**DATA FOR THE TASK:**
(begin)

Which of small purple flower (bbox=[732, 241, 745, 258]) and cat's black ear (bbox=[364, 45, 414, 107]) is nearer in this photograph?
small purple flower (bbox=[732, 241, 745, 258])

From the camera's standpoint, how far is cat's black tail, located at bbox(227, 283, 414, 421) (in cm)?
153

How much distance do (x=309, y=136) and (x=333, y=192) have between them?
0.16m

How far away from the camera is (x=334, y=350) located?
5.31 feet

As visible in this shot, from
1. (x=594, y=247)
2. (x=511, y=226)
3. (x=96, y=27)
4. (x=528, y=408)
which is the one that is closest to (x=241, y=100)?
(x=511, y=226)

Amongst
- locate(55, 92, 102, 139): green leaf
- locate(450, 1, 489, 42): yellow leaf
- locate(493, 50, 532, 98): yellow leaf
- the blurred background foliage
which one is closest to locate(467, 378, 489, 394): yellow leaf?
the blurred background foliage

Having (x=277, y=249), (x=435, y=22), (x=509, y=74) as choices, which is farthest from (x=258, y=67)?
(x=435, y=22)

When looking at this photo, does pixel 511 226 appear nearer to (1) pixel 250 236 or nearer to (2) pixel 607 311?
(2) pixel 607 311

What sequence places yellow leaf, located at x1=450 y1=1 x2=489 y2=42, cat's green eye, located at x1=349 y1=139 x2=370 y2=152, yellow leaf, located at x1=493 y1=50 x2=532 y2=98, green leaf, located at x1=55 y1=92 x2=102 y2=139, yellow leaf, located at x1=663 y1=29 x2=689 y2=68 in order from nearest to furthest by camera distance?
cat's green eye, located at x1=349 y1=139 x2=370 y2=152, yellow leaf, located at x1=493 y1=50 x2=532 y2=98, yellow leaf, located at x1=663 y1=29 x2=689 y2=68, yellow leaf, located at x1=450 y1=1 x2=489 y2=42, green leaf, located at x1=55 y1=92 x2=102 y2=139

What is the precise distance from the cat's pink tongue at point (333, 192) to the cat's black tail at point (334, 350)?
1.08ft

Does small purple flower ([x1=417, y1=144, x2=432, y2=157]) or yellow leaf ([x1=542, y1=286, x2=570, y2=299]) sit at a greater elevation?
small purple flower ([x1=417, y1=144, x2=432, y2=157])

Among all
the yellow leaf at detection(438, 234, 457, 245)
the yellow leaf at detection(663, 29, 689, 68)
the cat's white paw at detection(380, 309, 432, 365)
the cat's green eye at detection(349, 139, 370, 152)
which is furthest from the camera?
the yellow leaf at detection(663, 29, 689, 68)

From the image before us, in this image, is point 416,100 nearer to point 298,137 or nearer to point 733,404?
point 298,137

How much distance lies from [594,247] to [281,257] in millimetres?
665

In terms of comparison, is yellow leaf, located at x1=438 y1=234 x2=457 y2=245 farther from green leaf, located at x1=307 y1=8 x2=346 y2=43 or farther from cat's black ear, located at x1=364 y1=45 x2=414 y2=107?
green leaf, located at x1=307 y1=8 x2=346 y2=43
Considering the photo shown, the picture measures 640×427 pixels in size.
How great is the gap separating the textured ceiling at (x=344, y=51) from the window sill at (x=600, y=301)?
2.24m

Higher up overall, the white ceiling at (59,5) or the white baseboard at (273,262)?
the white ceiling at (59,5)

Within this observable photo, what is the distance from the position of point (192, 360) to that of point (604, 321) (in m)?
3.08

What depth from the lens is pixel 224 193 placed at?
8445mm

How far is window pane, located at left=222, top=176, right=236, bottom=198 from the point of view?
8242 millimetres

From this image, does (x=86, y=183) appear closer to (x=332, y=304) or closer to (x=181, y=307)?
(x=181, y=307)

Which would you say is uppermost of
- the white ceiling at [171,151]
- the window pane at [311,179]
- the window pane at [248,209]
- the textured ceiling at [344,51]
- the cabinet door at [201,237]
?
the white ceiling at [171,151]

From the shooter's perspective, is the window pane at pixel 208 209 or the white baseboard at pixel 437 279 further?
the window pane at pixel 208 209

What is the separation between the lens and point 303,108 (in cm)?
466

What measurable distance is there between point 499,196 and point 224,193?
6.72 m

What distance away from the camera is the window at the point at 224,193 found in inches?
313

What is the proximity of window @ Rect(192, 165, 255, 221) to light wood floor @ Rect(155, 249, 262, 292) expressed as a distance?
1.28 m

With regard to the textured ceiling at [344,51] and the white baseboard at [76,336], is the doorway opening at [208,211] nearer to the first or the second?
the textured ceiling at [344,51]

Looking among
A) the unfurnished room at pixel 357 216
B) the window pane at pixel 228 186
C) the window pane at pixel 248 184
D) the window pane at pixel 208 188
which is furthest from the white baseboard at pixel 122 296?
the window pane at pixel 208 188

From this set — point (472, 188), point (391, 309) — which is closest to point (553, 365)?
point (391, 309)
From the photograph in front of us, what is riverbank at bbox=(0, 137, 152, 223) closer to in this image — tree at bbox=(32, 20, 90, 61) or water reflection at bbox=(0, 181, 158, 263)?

(end)

**DO THIS:** Above are some records; repeat all of them exactly.

**THE RESPONSE:**
Which of small purple flower (bbox=[732, 241, 745, 258]) and cat's black ear (bbox=[364, 45, 414, 107]) is nearer in this photograph?
small purple flower (bbox=[732, 241, 745, 258])

From the camera's standpoint, how far is cat's black tail, located at bbox(227, 283, 414, 421) (in cm)?
153

How much distance do (x=309, y=136) and (x=333, y=192) have between them?
0.16m

How far away from the camera is (x=334, y=350) located?
5.31 feet

As visible in this shot, from
1. (x=594, y=247)
2. (x=511, y=226)
3. (x=96, y=27)
4. (x=528, y=408)
which is the one that is closest to (x=241, y=100)?
(x=511, y=226)

Amongst
- locate(55, 92, 102, 139): green leaf
- locate(450, 1, 489, 42): yellow leaf
- locate(493, 50, 532, 98): yellow leaf
- the blurred background foliage
which one is closest to locate(467, 378, 489, 394): yellow leaf?
the blurred background foliage

Having (x=277, y=249), (x=435, y=22), (x=509, y=74) as choices, which is farthest from (x=258, y=67)?
(x=435, y=22)

When looking at this photo, does pixel 511 226 appear nearer to (1) pixel 250 236 or nearer to (2) pixel 607 311?
(2) pixel 607 311

What sequence places yellow leaf, located at x1=450 y1=1 x2=489 y2=42, cat's green eye, located at x1=349 y1=139 x2=370 y2=152, yellow leaf, located at x1=493 y1=50 x2=532 y2=98, green leaf, located at x1=55 y1=92 x2=102 y2=139, yellow leaf, located at x1=663 y1=29 x2=689 y2=68 in order from nearest to furthest by camera distance?
cat's green eye, located at x1=349 y1=139 x2=370 y2=152, yellow leaf, located at x1=493 y1=50 x2=532 y2=98, yellow leaf, located at x1=663 y1=29 x2=689 y2=68, yellow leaf, located at x1=450 y1=1 x2=489 y2=42, green leaf, located at x1=55 y1=92 x2=102 y2=139

What is the precise distance from the cat's pink tongue at point (333, 192) to the cat's black tail at point (334, 350)?
1.08ft

Does small purple flower ([x1=417, y1=144, x2=432, y2=157]) or yellow leaf ([x1=542, y1=286, x2=570, y2=299]) sit at a greater elevation?
small purple flower ([x1=417, y1=144, x2=432, y2=157])

Among all
the yellow leaf at detection(438, 234, 457, 245)
the yellow leaf at detection(663, 29, 689, 68)
the cat's white paw at detection(380, 309, 432, 365)
the cat's green eye at detection(349, 139, 370, 152)
which is furthest from the camera?
the yellow leaf at detection(663, 29, 689, 68)

From the image before us, in this image, is point 416,100 nearer to point 298,137 or nearer to point 733,404?
point 298,137

How much distance lies from [594,247] to [281,257] in millimetres?
665

In terms of comparison, is yellow leaf, located at x1=438 y1=234 x2=457 y2=245 farther from green leaf, located at x1=307 y1=8 x2=346 y2=43 or farther from cat's black ear, located at x1=364 y1=45 x2=414 y2=107?
green leaf, located at x1=307 y1=8 x2=346 y2=43
Considering the photo shown, the picture measures 640×427 pixels in size.
How great is the gap separating the textured ceiling at (x=344, y=51) from the window sill at (x=600, y=301)?
2.24m

Higher up overall, the white ceiling at (59,5) or the white baseboard at (273,262)?
the white ceiling at (59,5)

Within this observable photo, what is the distance from the position of point (192, 360) to that of point (604, 321) (in m)?
3.08

What depth from the lens is pixel 224 193 placed at?
8445mm

How far is window pane, located at left=222, top=176, right=236, bottom=198 from the point of view?
8242 millimetres

From this image, does (x=86, y=183) appear closer to (x=332, y=304) or closer to (x=181, y=307)?
(x=181, y=307)

Which would you say is uppermost of
- the white ceiling at [171,151]
- the window pane at [311,179]
- the window pane at [248,209]
- the textured ceiling at [344,51]
- the cabinet door at [201,237]
?
the white ceiling at [171,151]

From the shooter's perspective, is the window pane at pixel 208 209 or the white baseboard at pixel 437 279 further?
the window pane at pixel 208 209

What is the separation between the lens and point 303,108 (in cm)?
466

What measurable distance is there between point 499,196 and point 224,193?
6.72 m

What distance away from the camera is the window at the point at 224,193 found in inches?
313

What is the proximity of window @ Rect(192, 165, 255, 221) to light wood floor @ Rect(155, 249, 262, 292) expressed as a distance?
1.28 m

With regard to the textured ceiling at [344,51] and the white baseboard at [76,336], is the doorway opening at [208,211] nearer to the first or the second?
the textured ceiling at [344,51]

Looking among
A) the unfurnished room at pixel 357 216
B) the window pane at pixel 228 186
C) the window pane at pixel 248 184
D) the window pane at pixel 208 188
which is furthest from the white baseboard at pixel 122 296?
the window pane at pixel 208 188

From this set — point (472, 188), point (391, 309) — which is closest to point (553, 365)?
point (391, 309)
From the photograph in front of us, what is riverbank at bbox=(0, 137, 152, 223) closer to in this image — tree at bbox=(32, 20, 90, 61) or water reflection at bbox=(0, 181, 158, 263)?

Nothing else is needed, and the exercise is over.